§ **RECORDS FOR THE TASK**:

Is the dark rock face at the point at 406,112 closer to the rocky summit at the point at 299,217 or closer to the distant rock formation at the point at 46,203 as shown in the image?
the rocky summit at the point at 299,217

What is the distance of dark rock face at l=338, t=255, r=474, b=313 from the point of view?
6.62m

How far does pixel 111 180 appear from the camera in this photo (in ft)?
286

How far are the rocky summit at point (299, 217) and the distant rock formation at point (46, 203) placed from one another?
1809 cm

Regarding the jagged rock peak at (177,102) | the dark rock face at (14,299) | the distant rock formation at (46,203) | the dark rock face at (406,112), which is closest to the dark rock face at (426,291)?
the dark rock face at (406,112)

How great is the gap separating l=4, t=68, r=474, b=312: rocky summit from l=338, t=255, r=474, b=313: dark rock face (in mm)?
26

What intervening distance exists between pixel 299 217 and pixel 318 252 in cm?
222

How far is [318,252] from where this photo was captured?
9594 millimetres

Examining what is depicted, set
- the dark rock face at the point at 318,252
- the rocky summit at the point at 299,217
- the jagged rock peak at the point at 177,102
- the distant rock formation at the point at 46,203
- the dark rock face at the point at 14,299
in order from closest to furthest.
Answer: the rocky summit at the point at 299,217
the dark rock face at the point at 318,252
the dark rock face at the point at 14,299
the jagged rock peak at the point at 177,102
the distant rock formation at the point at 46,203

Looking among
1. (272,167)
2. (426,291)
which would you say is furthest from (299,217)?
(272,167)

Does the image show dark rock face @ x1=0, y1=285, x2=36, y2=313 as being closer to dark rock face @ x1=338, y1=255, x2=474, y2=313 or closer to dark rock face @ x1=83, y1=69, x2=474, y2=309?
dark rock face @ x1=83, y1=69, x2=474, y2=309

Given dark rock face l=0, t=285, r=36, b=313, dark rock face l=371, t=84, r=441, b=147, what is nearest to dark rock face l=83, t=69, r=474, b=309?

§ **WHAT YOU WILL DO**:
Could you give again exactly the lines from the line containing "Looking among" through the final line of the data above, and no others?

§ **TASK RESPONSE**:
Looking among
1. (272,167)
2. (426,291)
which would you say is furthest from (299,217)?
(272,167)

Does the image show dark rock face @ x1=0, y1=285, x2=36, y2=313 as being closer to dark rock face @ x1=338, y1=255, x2=474, y2=313 or closer to dark rock face @ x1=83, y1=69, x2=474, y2=309?
dark rock face @ x1=83, y1=69, x2=474, y2=309

Given dark rock face l=0, t=285, r=36, b=313, dark rock face l=371, t=84, r=441, b=147, what is nearest to dark rock face l=83, t=69, r=474, b=309?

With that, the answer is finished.